Hyundai, another official partner, plans to launch several initiatives, including trophy tours, across India, according to a statement released by the company. The auto maker is also running an online campaign called ‘Fans of Brilliance’. Meanwhile, in an attempt to woo Indian tourists during the World Cup, the tourism boards of both Australia and New Zealand have launched several campaigns and promotional activities. Tourism Australia has partnered with travel website Yatra.com to specially curate a portfolio of 30 travel packages.
“These itineraries will give tourists an opportunity to indulge in uniquely Aussie activities on the sidelines of the cricket matches,” said Nishant Kashikar, country manager, India and Gulf, Tourism Australia. According to feedback from accredited travel agents for the ICC World Cup, there has been significant interest in World Cup packages and over 6,000 cricket enthusiasts from India are expected to travel for the event. David Craig, general manager, Asia, Tourism New Zealand, said his organization is gearing up with a range of initiatives during the course of the World Cup and pointed out that his country and Australia have launched a new visa programme.
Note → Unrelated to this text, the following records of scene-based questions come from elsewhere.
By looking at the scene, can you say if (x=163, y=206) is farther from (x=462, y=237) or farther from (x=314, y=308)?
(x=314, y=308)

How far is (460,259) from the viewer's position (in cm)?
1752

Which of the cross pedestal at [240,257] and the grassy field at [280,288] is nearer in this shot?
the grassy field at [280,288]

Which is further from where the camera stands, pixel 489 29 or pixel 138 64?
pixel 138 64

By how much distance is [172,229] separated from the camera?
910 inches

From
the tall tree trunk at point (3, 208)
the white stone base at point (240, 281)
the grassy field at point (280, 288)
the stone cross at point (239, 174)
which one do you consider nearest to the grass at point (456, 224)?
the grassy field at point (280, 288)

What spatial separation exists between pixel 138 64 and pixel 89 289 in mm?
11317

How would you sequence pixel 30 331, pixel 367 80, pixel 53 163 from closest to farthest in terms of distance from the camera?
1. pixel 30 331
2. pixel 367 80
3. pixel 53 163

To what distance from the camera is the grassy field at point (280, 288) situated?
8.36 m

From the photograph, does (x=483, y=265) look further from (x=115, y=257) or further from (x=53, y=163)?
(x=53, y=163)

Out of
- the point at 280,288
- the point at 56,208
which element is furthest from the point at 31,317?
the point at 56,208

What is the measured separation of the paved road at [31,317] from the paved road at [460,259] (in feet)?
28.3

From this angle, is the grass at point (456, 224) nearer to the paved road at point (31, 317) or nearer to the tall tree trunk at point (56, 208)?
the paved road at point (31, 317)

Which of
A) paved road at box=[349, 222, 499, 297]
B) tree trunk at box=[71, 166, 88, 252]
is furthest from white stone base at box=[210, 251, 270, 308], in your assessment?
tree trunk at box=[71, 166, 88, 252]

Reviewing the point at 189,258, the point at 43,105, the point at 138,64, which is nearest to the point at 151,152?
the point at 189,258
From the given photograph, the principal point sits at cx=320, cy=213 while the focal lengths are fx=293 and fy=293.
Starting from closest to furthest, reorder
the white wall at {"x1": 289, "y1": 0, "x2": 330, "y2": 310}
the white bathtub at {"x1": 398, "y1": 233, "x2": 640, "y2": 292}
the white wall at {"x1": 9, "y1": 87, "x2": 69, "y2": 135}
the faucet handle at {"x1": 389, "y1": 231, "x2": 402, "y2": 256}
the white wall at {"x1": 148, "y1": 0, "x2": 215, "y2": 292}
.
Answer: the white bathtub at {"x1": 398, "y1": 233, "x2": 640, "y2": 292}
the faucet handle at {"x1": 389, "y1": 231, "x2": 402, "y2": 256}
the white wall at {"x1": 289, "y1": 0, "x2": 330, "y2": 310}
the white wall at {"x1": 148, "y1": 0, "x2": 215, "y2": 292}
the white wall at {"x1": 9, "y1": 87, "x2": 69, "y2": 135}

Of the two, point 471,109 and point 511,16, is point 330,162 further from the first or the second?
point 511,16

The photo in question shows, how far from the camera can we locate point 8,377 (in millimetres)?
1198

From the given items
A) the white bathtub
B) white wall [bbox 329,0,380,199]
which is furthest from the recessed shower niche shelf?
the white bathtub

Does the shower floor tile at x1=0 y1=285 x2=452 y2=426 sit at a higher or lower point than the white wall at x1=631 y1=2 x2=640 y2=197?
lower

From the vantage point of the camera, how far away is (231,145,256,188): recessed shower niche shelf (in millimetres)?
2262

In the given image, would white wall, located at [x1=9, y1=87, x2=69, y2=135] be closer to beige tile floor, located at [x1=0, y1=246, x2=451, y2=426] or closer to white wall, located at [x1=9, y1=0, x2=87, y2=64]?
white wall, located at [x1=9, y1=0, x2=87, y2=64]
Players, officials and fans will need to apply for only one visa to visit both countries during the tournament, he added.
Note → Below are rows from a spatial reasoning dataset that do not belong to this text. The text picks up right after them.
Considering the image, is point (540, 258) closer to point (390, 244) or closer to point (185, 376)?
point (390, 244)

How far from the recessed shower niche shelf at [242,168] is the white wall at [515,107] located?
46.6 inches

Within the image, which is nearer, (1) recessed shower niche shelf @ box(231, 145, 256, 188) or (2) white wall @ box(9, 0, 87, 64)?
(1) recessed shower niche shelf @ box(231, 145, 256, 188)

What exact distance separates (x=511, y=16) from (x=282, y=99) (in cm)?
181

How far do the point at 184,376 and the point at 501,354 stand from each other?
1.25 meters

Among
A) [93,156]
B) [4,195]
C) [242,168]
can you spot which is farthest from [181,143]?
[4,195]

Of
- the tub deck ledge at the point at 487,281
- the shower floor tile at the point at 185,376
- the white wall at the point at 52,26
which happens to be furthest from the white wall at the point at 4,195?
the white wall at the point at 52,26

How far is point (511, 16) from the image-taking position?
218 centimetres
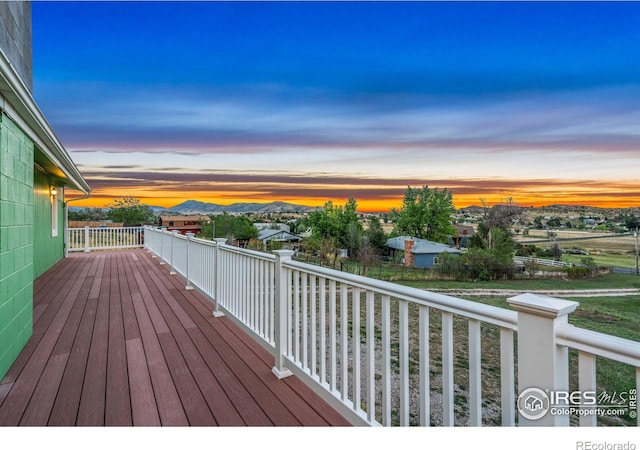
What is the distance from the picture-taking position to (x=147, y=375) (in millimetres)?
2527

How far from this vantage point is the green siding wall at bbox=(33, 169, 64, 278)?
6.44 metres

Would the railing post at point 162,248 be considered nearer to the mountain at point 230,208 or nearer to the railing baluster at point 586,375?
the railing baluster at point 586,375

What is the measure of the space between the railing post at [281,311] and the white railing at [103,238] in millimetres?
10829

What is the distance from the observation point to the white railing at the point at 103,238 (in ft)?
37.2

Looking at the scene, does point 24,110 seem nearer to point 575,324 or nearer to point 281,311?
point 281,311

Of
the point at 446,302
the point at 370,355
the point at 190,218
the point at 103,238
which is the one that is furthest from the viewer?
the point at 190,218

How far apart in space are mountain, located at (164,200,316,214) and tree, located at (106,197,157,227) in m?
2.05

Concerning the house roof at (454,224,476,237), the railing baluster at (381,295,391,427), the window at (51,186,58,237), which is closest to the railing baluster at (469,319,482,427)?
the railing baluster at (381,295,391,427)

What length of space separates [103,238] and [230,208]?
1974cm

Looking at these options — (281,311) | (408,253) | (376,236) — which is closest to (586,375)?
(281,311)

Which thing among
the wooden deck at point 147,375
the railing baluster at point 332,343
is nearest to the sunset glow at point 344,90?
the wooden deck at point 147,375

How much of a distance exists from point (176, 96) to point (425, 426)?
12.3 m
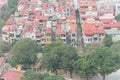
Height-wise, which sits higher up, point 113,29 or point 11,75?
point 113,29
With four months of back-to-back cricket entertainment, there’s also the fear that advertisers may choose between the two tournaments, although an ad executive said both could benefit. “It’s the same scenario like it was in 2011,” said Vinit Karnik, national director of GroupM ESP India, the sports marketing arm of the agency. “In fact, back then, when the World Cup was held in India, both tournaments did very well.” “Cricket season is one of the most exciting times for the industry in India. We plan to spend 15-20% of our total marketing budget for this year during IPL and World Cup,” said Manish Sharma, managing director of Panasonic India and South Asia.
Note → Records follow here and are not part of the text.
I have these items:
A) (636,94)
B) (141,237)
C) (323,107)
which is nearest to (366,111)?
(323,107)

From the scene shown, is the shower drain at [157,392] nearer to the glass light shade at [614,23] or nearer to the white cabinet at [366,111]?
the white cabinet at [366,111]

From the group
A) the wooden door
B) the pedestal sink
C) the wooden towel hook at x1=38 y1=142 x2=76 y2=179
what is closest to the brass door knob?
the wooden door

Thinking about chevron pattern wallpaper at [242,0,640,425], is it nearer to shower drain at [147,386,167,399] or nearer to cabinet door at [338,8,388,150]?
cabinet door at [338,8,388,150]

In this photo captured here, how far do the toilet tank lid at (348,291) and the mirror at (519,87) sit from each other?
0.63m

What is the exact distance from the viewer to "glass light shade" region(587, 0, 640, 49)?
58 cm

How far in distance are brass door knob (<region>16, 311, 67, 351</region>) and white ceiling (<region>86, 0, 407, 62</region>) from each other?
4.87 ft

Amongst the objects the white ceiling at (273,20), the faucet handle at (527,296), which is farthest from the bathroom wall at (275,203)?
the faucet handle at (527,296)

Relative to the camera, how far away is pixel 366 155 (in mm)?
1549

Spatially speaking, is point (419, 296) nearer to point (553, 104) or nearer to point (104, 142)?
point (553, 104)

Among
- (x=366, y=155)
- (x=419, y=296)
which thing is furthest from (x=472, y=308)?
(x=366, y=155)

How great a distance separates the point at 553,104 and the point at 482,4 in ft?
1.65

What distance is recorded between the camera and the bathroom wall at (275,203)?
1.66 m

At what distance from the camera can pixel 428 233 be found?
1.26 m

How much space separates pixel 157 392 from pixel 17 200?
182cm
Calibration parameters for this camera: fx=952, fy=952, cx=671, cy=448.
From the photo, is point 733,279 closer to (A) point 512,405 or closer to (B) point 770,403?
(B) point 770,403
Rohit Gupta, president, network sales, at Multi Screen Media Pvt. Ltd, the official telecast partner for IPL, said he isn’t worried about the World Cup taking away ad spends from IPL this year. “Over the years, IPL has proved itself a risk-free property,” he said. Even though Parliamentary elections happened in April and May 2014 (necessitating the shift of the first leg of IPL to the United Arab Emirates), TV ratings witnessed a growth of 7-8 %. “This year too, there is an assured rating of 4.5,” he said.
During the previous IPL season, ad inventory rates were around Rs.4.5-5 lakh for a 10 second spot. Presenting sponsors paid between Rs.50-60 crore for their association with IPL last year, while associate sponsors paid around Rs.35 crore. Gupta said he was looking at eight to 10 sponsorships this year, the same as the previous year, although he declined to comment on expected prices. Multi Screen Media said recently that it has increased the advertising rates for the coming edition of IPL by 10%. “Both the IPL and World Cup are very promising platforms for brands, providing quick visibility and high-reach,” said Hari Krishnan, managing director of media services agency ZenithOptimedia India.
Last year saw around 1,400 new advertisers come on board across TV channels, Krishnan pointed out. “There’s huge interest from e-commerce companies and even handset makers,” he said. While it may seem that a chunk of ad spends may shift from general entertainment channels towards these sporting properties, “many non-sport channels will also capitalize on this sentiment with related programming”, he said. Ashish Bhasin, chairman and chief executive, South Asia, for Dentsu Aegis Network, said both eyeballs and advertising for the World Cup will depend on how the defending champions, India, perform. “Else, the relative interest in the property will decline,” Bhasin noted.